■ To do ■
A – According to the passage on Global Business Brigades, how long does a student brigade last?
B – Continue the passage on Global Business Brigades from its final sentence.

Global Business Brigades (GBB) is part of Global Brigades, Inc. (GB) which is a secular, 501c3 nonprofit organization that empowers university students and young professionals in North America and Europe to provide communities in developing countries with sustainable solutions in health care, architecture, legal, environmental and micro-enterprise development.

Global Business Brigades  focuses on community based micro-enterprise development. Volunteers collaborate with community members to resolve fundamental challenges surrounding micro-enterprises in the developing world by implementing practical business solutions that improve the greater community. Students attend a one-week “brigade” in which they experience hands-on collaboration with local NGOs and community leaders. They provide business workshops and strategic investment consulting and make a "community investment" at the end of the week to give the community the financial means to implement the desired changes. By inspiring micro-entrepreneurs GBB focuses on empowering students and communities alike to be a catalyst for change.

Since 2004, more than 10,000 volunteers have served over 300,000 beneficiaries.

■ Excerpted records ■
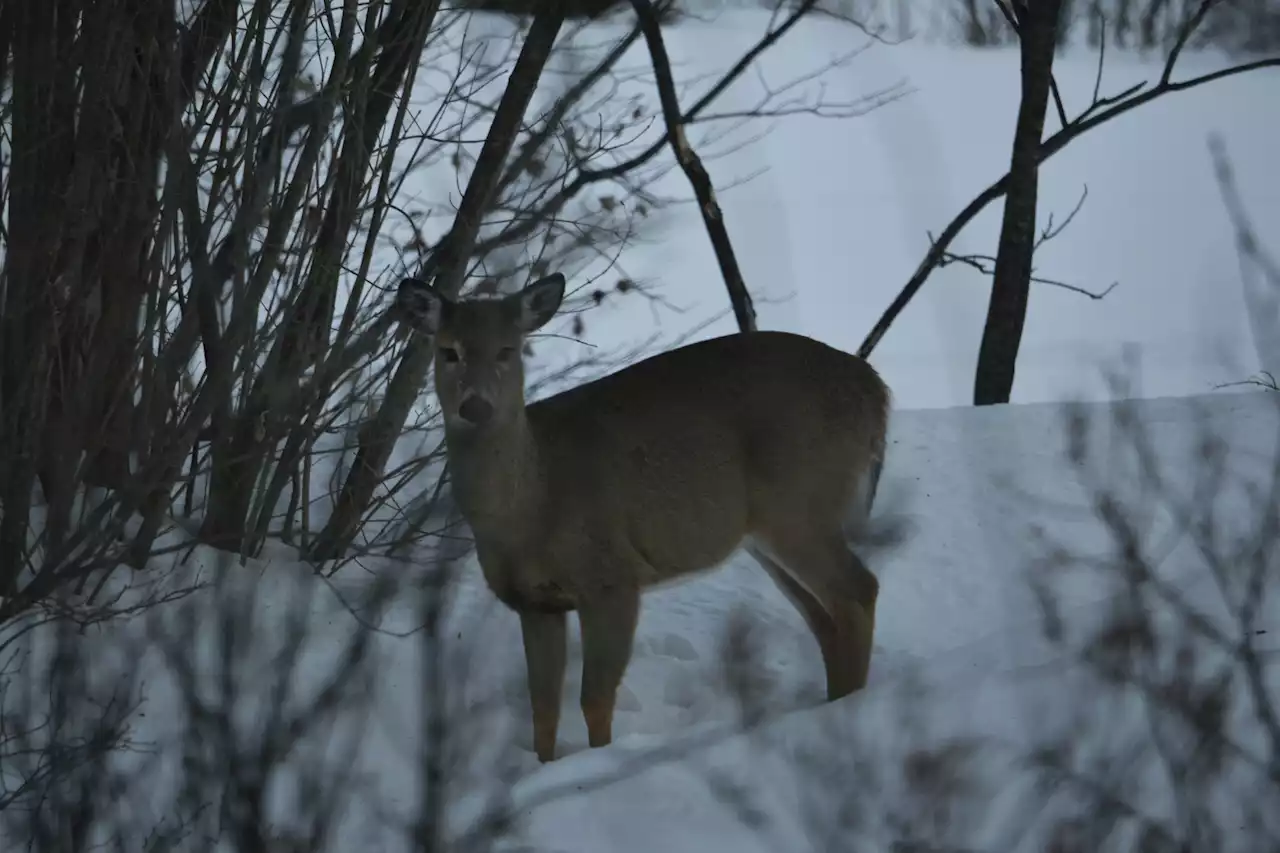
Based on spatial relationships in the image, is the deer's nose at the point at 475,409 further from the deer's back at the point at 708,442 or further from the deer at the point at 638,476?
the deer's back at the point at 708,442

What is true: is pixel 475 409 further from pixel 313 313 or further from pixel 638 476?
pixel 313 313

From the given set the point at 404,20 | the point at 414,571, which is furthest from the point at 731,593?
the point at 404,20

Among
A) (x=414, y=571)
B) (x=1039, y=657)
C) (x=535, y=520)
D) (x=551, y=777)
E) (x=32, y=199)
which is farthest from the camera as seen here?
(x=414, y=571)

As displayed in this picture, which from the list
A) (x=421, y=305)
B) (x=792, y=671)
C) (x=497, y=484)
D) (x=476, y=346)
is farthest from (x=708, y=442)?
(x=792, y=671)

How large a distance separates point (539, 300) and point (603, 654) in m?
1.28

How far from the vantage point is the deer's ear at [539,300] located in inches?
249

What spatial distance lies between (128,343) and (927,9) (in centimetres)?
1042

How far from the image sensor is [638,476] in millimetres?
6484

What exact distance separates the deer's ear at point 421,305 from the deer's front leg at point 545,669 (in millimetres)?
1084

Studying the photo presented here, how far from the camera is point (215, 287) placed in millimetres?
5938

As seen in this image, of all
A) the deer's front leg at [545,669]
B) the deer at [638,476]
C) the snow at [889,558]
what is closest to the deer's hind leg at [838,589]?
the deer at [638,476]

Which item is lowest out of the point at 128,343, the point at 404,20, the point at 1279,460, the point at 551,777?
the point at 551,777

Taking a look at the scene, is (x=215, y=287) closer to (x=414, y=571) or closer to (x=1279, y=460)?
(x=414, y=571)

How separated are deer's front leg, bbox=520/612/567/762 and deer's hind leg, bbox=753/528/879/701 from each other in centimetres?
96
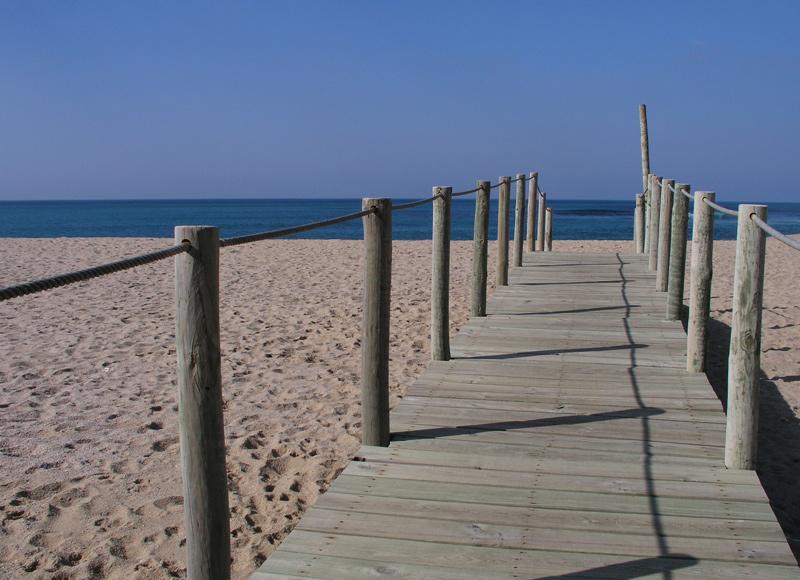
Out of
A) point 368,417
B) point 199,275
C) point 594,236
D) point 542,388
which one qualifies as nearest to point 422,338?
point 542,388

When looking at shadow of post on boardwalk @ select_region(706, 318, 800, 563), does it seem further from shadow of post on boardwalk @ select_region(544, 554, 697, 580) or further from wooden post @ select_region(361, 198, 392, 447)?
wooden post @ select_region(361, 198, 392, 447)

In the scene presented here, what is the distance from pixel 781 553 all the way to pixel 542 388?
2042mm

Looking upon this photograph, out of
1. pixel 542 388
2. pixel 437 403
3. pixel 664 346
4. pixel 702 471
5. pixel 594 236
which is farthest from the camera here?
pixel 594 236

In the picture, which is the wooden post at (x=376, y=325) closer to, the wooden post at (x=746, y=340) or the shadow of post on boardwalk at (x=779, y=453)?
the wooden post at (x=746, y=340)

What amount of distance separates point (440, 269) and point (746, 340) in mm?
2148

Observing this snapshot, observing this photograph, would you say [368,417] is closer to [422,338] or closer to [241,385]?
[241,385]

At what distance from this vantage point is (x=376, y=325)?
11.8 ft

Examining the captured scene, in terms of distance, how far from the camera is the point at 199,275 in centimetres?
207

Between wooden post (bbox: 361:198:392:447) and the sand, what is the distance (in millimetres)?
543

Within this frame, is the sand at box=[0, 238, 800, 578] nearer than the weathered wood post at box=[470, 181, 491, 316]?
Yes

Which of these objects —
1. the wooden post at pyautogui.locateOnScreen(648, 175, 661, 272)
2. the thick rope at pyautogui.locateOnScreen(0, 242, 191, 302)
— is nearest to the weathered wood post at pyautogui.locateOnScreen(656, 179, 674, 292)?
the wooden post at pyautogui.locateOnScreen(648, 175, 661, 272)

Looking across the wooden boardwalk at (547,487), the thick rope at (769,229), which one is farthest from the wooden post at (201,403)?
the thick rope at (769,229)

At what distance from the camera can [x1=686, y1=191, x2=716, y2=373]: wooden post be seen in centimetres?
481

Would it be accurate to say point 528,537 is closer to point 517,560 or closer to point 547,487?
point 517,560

■ Task results ■
A – One week.

B –
The Global Business Brigades Model

The in country team of GBB first identifies a community of maximum priority considering a set of factors including education, access to running water, health, socio-economic situation, environmental awareness, legal structures and whether or not other organizations have already a presence in the community. Then, the selected community becomes the focus of the business brigades coming to the country. In this way, GBB seeks the sustainability of the support being offered by creating long-term relationships and offering repeated brigades to the same community in search of economic development for the entire community.

In brief, the GBB model is as follows:

Selection of Target Beneficiaries:
 Under-resourced rural communities with limited access to formal financial institutions.
 Small agricultural producers with low profits.
 Small businesses
 Entrepreneurs among the community

Action Plan:
 Creating and supporting community based micro credit co-ops to introduce the community to basic business techniques and forms of support.
 Provide a seed capital to the co-op for it to start growing and serving as a way for small entrepreneurs to start or expand their businesses.

The Importance of the Model:
 The community is introduced to business language and accounting.
 The micro-credit co-op serves as a catalyst for community bases business initiatives.
 The seed capital transforms into a growing community fund that stays within the community.
 With the micro-credit co-op, the community rises out of poverty through collective development.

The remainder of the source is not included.